W jego toku wykryto, że pracownicy zniszczyli bazę danych o klientach oraz jej kopię. Prokuratura ustaliła, że malwersacje sięgnęły 60 mld euro, a bezpośrednią przyczyną bankructwa było udzielanie złych kredytów spółkom zależnym.
Do dziś "dziecko" Pugaczowa i pochodzącego z Baszkirii Siergieja Wieremiejenki jest przedsiębiorstwem o największej wysokości aktywów (175 mld USD, co dawało mu miejsce w pierwszej trzydziestce tego typu instytucji w swoim kraju), któremu odebrano zezwolenie na świadczenie usług bankowych w Rosji.
Pugaczow, który twierdzi, że władze wykorzystałyby każdy pretekst do pozbawienia go majątku, uciekł przed aresztowaniem do Londynu. Nie wiadomo, gdzie dokładnie przebywa. Tamtejszy sąd w lipcu zamroził konto bankowe dawnego oligarchy. Obecnie może on wydawać "jedynie" 10?000 funtów tygodniowo. Według adwokatów Rosjanina całkowita wartość jego majątku wynosi obecnie około 70 mln USD.
Dla porównania, w kwietniu 2010 r. uchodźca znalazł się na liście najbogatszych mieszkańców Wysp Brytyjskich "Sunday Timesa" dzięki 750 mln USD zgromadzonych na koncie.
Na wygnaniu Pugaczow przeżył upadek budowanego nowego biznesowego imperium we Francji. W 2008 r. po zaledwie roku od nabycia sprzedał austriackiej spółce Do&Co luksusowy sklep z żywnością Hédiard, który kosztował go 100 euro. Za podobną kwotę Rosjanin nabył dziennik "France Soir". Po trzech latach zniknął on jednak z rynku. Także życie prywatne miliardera było burzliwe. Jeszcze przed unieważnieniem małżeństwa z pierwszą żoną związał się z Tołstojaą byłą dziennikarką BBC, potomkinią sławnego pisarza . Jej wcześniejszy mąż, trener jeździectwa, próbował dochodzić odszkodowania za usunięcie go z mieszkania.

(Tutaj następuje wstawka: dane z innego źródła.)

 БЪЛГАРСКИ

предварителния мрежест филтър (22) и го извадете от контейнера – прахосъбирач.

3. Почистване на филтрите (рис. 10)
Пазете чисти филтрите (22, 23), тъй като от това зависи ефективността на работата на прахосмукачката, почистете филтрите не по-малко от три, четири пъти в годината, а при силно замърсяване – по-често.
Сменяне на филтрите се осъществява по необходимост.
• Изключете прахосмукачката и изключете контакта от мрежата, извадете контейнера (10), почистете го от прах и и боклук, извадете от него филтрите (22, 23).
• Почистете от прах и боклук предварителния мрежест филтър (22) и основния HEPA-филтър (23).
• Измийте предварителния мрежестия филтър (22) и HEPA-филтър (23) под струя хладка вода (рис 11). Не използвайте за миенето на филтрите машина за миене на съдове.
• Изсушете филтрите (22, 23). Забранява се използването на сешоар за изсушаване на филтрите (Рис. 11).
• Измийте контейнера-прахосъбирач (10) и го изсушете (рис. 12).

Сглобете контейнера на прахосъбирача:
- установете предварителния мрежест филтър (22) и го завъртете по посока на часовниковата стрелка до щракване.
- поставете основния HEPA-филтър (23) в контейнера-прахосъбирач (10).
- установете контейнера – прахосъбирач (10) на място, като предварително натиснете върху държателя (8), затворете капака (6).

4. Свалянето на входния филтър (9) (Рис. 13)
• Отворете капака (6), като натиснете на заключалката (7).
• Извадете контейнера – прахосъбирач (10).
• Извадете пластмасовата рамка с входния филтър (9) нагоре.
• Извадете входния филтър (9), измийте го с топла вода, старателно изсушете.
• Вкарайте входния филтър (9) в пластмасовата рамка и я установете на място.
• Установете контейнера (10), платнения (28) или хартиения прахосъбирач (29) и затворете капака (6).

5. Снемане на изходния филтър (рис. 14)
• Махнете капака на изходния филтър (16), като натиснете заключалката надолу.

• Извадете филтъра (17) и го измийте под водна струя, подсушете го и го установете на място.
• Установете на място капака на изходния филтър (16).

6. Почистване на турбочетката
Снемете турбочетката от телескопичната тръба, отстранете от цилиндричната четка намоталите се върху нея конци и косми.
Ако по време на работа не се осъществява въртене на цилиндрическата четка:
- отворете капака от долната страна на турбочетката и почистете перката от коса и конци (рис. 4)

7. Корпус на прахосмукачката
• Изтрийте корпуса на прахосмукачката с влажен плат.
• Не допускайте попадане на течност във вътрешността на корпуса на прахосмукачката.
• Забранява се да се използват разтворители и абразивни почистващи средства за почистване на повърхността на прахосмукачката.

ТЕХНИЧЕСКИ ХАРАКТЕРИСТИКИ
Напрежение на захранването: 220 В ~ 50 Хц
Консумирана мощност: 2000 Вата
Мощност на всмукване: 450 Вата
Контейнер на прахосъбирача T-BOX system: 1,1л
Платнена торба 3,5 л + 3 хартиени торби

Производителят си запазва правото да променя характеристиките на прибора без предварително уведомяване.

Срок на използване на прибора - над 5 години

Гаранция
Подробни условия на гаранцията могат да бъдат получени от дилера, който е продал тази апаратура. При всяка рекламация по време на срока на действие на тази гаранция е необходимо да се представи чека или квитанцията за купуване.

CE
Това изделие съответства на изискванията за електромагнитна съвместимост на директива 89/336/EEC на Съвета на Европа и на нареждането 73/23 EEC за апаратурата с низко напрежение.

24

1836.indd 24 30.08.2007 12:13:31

Wielka Brytania niechętnie realizuje składane przez Rosję wnioski o ekstradycję, ponieważ uważa je za metodę rozgrywek politycznych. Spokojnie spać może np. znany z rynku telefonii komórkowej Jewgienij Cziczarkin, który obecnie prowadzi ekskluzywny sklep z winem w londyńskiej dzielnicy Mayfair. Mniej szczęścia miał niesławny Borys Bierezowski. Jego zwłoki po ataku "seryjnego samobójcy" odnaleziono w zeszłym roku w hrabstwie Surrey.
Trudno powiedzieć, czy rosyjskie tajne służby w obecnym klimacie politycznym odważą się na fizyczną eliminację Pugaczowa. Jest jednak pewne, że po ostatnich wywiadach dla "Financial Times" i "Time" nie ma on czego szukać w swojej ojczyźnie. Oskarżył w nich Władimira Putina o ekonomiczną ignorancję i apodyktyczność. Zasugerował też, że obecny prezydent woli oglądać telewizję, niż analizować politykę. Zdaniem biznesmena za naszą wschodnią granicą nie istnieje prywatna własność, lecz gospodarka pańszczyźniana. Jakkolwiek efektownie brzmią te słowa, trudno nie zapytać, dlaczego tak z pozoru bystry obserwator zdecydował się 20 lat temu związać swoją przyszłość z panem tego folwarku. Po raz kolejny okazuje się, że historię piszą zwycięzcy, a pokonanym pozostaje efektowne opłakiwanie porażki.